EXERCISE:
Please lay out every line of the items below as a JSON list of strings, one string per line, with blank lines dropped. Leave the pictures out of your answer.

TASK MATERIAL:
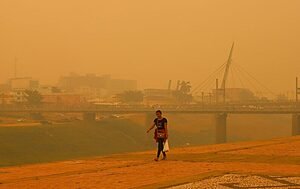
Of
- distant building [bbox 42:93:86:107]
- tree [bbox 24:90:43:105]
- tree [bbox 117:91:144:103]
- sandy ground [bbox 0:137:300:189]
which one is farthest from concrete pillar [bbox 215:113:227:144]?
tree [bbox 117:91:144:103]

RESULT BELOW:
[
  "Of",
  "- distant building [bbox 42:93:86:107]",
  "- tree [bbox 24:90:43:105]",
  "- tree [bbox 117:91:144:103]",
  "- sandy ground [bbox 0:137:300:189]",
  "which one is farthest from concrete pillar [bbox 215:113:227:144]?",
  "tree [bbox 117:91:144:103]"
]